My husband got diagnosed a year ago with PSA almost 300! No symptoms other than peeing a lot and some ED but we had a lot of stress in the family so we didn't think much about that part.
But the PSA results triggered a pelvic CT scan which showed cancer outside the prostate then urologist biopsy and most Gleason scores were 8 and 9, my husband said he felt like he got raped with a broom handle!
Then a long wait for oncologist and urologist had said he'll probably have to do ADT! My husband would rather die than lose his manhood! I was furious, at the cancer and at him! Who cares about a hard on...I'd cut off my boobs if needed, I've given birth to 4 children and I'm now late 40s so my body is surely not the same! He finally relented. But first he got a psma pet scan and it looked like he lit up like a Christmas tree! It was everywhere!!! Prostate, pelvis, bones, spine, lymph nodes, lungs!!! He was ready to die!
Oncologist said two different ADT plus chemo would give him 30,% chance to make it 5 years!

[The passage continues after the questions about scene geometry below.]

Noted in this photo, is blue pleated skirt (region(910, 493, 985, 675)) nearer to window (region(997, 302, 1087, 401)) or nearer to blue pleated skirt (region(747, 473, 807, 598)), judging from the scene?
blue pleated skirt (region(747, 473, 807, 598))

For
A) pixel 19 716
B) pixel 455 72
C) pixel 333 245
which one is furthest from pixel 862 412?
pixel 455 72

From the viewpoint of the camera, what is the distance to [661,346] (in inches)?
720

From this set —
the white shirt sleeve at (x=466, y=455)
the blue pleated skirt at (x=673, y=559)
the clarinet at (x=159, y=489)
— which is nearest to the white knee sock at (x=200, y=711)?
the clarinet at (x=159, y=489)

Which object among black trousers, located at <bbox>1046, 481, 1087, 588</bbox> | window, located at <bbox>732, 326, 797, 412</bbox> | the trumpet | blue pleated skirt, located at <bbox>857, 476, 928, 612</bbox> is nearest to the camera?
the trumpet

He started firmagon injections and continued those monthly instead of switching to lupron (didn't like the side effects he's read about) then zytiga daily pills and last summer he did 6 rounds of docetaxel chemo and did fine!
ADT makes him weaker and tired but that's also lack of testosterone. He goes to the gym every morning and does weight training.
He eats pretty perfectly.
Now his PSA is 0.12 I think and pet scans are much better but not gone. Stage 4 doesn't have a cure (yet)

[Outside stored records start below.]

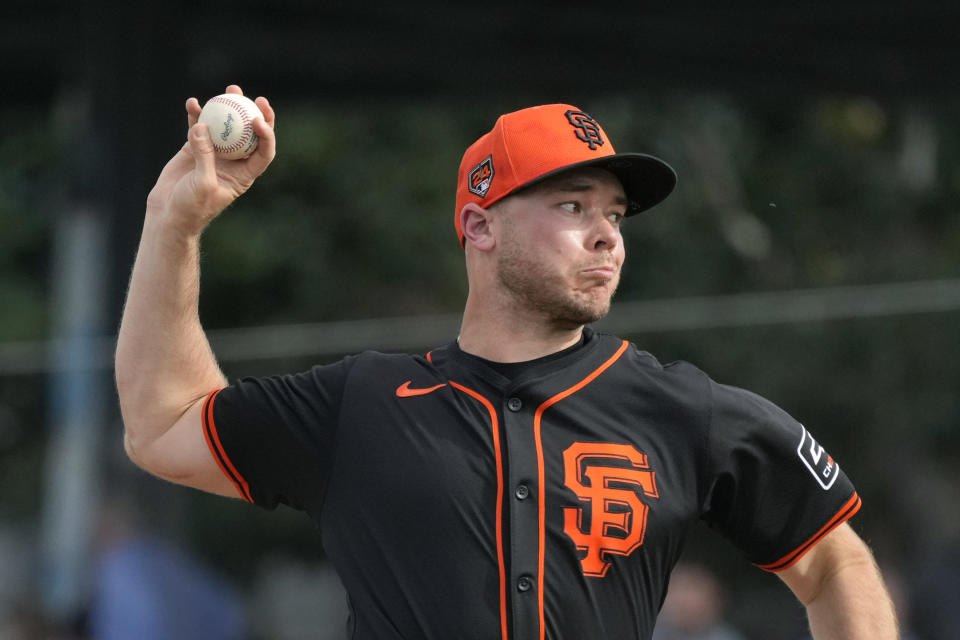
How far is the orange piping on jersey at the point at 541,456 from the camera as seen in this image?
2928 mm

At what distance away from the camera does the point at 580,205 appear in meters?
3.22

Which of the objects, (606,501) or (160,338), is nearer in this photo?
(606,501)

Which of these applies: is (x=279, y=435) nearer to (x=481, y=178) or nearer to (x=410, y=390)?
(x=410, y=390)

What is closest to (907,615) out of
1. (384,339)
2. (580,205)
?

He's still here and I'm happy about that.
Gabapentin helped for hot flashes but he got cross eyed once for several minutes and got freaked out and stopped it.
He's not in pain. Still pees frequently and sleeps terrible but that might also be because of hot flashes.
He's 56 now.
It all sucks but it's brought him closer to the Lord and to me, though I'm still mad at God...
@jeffmarc
Jeff, thank you for taking the time to comment. I am on ADT and ARPI (Orgovyx and Zytiga), 2 months now and am pretty happy with the way the numbers are going....I am now researching Xgeva, which I am supposed to start May 29th. I have made an appointment with the dentist to talk with him about dental concerns and will start taking D3 and Calcium in anticipation of going on the Xgeva.

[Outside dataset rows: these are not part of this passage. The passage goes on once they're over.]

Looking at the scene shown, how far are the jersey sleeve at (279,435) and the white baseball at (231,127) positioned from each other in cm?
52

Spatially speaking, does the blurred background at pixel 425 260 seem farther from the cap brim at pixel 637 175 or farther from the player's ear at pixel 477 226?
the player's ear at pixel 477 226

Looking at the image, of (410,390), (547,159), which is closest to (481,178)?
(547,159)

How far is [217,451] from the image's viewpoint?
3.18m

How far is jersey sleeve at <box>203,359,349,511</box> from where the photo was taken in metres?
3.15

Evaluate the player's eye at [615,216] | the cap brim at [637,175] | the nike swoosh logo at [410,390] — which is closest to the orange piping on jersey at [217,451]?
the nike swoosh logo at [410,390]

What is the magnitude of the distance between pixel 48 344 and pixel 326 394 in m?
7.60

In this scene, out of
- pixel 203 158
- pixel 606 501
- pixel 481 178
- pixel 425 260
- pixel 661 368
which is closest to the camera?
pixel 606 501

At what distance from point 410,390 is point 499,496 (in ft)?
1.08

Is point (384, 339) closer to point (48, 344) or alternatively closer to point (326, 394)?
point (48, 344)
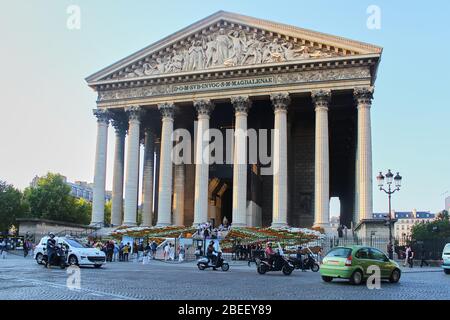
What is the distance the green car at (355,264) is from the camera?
776 inches

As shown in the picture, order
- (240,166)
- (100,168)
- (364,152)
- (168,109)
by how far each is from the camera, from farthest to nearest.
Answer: (100,168), (168,109), (240,166), (364,152)

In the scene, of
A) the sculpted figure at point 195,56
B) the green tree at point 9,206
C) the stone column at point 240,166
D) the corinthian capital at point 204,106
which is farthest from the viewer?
the green tree at point 9,206

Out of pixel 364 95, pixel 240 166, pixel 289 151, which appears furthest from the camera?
pixel 289 151

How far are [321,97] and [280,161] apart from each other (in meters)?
6.45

I am thinking of getting a second opinion, just to be sure I am on the right track.
Learning that I am considered "palliative care" was sobering, to say the least. I guess I knew that, but seeing it in writing drove the point home. Might take a couple days to get back to my foolishly optimistic self, lol but I will. Have a good day everyone, Im getting outside for a walk in the woods..........and thanks for the hugs and likes, I do appreciate the kind thoughts you send.
@stage4lovolmetpc
Good to hear you have that combination of drugs. That should keep things under control for a while.
It’s starting, of course they want you to do everything with your Teeth because of the osteonecrosis risk. The only thing they like you to do is get your teeth cleaned.
Not sure if they’ve mentioned it to you, but After two years on Xgeva you can get one Infusion of Zometa and it is supposed to lock in all the benefits that Xgeva Has given you. Ask your doctor about this, though there’s no hurry.
That second opinion could make a difference, Or maybe you are getting the best treatment. You haven’t mentioned where you live, might be able to recommend some places to go if we knew what city.